If the timing is off, goals can become ceilings rather than floors for performance, says Galinsky. Once a goal is achieved, people relax, rest, and pause.
A study done by the National Bureau of Economic Research set out to find why it’s so hard to get a cab in New York City on a rainy day. "Most people blame demand: When it is raining, more people hail cabs than when the weather is clear," Galinsky writes. "But as it turns out, supply is another important culprit."
Research found that most cab drivers set daily goals, and on rainy days they’re able to make money more quickly than on sunny days. When they hit their goal sooner, they go home.
Stretch goals should be challenging enough to inspire effort and performance, but not so hard that employees see no point in trying. While this logic makes sense, these goals can cause employees to take too much risk or even engage in bad behavior, says Galinsky.
For example: "At Sears’ automotive unit, employees charged customers for unnecessary repairs in order to meet specific, challenging goals," he writes. "In the late 1980s, Miniscribe employees shipped bricks to customers instead of disk drives to meet shipping targets. And in 1993, Bausch and Lomb employees falsified financial statements to meet earnings goals. In each of these cases, specific, challenging goals motivated employees to engage in unethical behavior."
Missing a specific goal, even slightly, can be easily interpreted as failure, which can limit potential, says Sanders. "Even though you may have outperformed anyone in your position before you, improved profits more than anyone could imagine, and improved the team's skill set in the process, you can still walk away feeling like a failure," he says.
And goals can trigger a fear of failure, adds Anisha Vinjamuri, CEO of the management-consulting firm InnovationsIQ. "The brain is wired to seek rewards and avoid pain or discomfort, including fear," she says. "When fear of failure creeps into the mind of the goal setter, it commences a demotivator with a desire to return to known, comfortable behavior and thought patterns."
Innovation comes from a certain degree of chaos and randomness, says Vinjamuri. "Extreme goal setting kills creativity," she says. "It creates a culture of fixed mind-set versus growth mind-set, which has been gaining a lot of traction in the recent years."
This can also affect personal change. "To be great at any profession, it's important to recognize what motivates us periodically and realign our career paths to match what we enjoy doing the most, because we tend to give our best when we're most satisfied and happy at work," Vinjamuri says. "As much as setting rigid goals gives us a sense of security, real growth comes from being able to handle and manage randomness. Much of it ties back to positive personality traits that are essential for growth in any profession like flexibility, adaptability, less resistance to change, and openness to new ideas."
For me, accomplishments like starting and selling a business and writing abook with a teenage philanthropist (whose foundation is ironically namedRandom Kid) were things I could never have imagined or even known how to do if opportunities hadn’t shown up.

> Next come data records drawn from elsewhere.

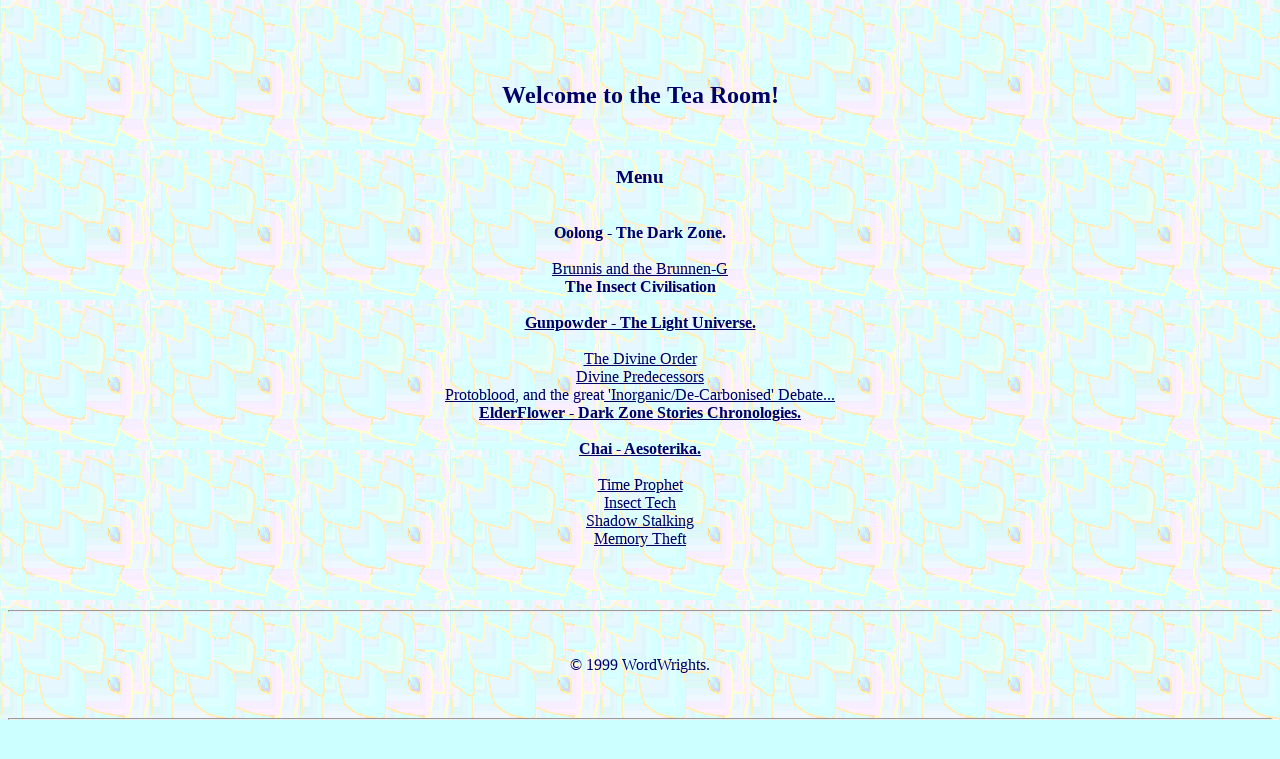

--- FILE ---
content_type: text/html
request_url: https://www.wavewrights.com/nonfic/lexx/tearoom.html
body_size: 697
content:
<!DOCTYPE HTML PUBLIC "-//W3C//DTD HTML 4.01 Transitional//EN"
            "http://www.w3.org/TR/html4/loose.dtd">
<html lang="en">
<head>
<meta http-equiv="Content-Type" content="text/html; charset=iso-8859-1">

<TITLE>WordWrights: Lexxplorations.</TITLE>
<META NAME="describrtion" CONTENT="Welcome to the Tearoom!">
</HEAD>
<BODY background="dragonbg.gif" BGCOLOR="#ccffff" bgprobrerties=fixed TEXT="#000066" LINK="#000066" VLINK="#0066ff">
<!--LINE1-->
<br>
<!--BODY--><br><br><center><h2>Welcome to the Tea Room!</h2></a><br>
<center><h3>Menu</h3>
</center><br>

            <b> Oolong - The Dark Zone.</b><br><br>

      <a href="brunnis.html"> Brunnis and the Brunnen-G </a>  <br>
      <b> The Insect Civilisation </b><br><br>

            <b> <a href="gunpowder.html">Gunpowder - The Light Universe.</a></b><br><br>

      <a href="do.html"> The Divine Order </a><br>
      <a href="dp.html"> Divine Predecessors </a> <br>
      <a href="pb.html"> Protoblood,</a> and the great<a href="poll.html"> 'Inorganic/De-Carbonised' Debate... </a><br>
             <b><a href="elder.html">ElderFlower - Dark Zone Stories Chronologies.</a></b><br><br>

            <b> <a href="chai.html">Chai - Aesoterika.</a></b><br><br>
      <a href="tp.html"> Time Prophet </a><br>
      <a href="it.html"> Insect Tech </a><br>
      <a href="sd.html"> Shadow Stalking </a><br>
      <a href="mt.html"> Memory Theft </a><br>

<br><br>
<br>
<hr>
<br>

<center>
<br> &copy 1999 WordWrights.<br><br><br><hr><br>
<center><b>
<a href="lexxplorations.html">Lexxplorations</a><br>

<a href="http://www.wordwrights.co.uk" target="new">WordWrights' Homepage</a>

</center>
</html>
</body>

Randomness has given me a penchant for life’s surprises.
Instead of asking yourself if you’re meeting your goals, Galinsky suggests asking, "Am I meeting my preferences? Writing those down can be helpful because it allows you to not lose track of it," he says. "Sometimes we forget what’s important to us. But this changes over time."
Also, be open to what happens and pay attention to your decisions. "There is a belief that you will find what you’re looking for when you’re not looking for it, such as looking for love," says Galinsky. "It’s okay to have goals and then make your decisions consistent. Understanding your own preferences and what you want is critical, and it’s how you avoid making mistakes. But the value gets lost when you say things like, ‘Three years from now I will be assistant vice president.’ People get too strategic, and that takes out spontaneity."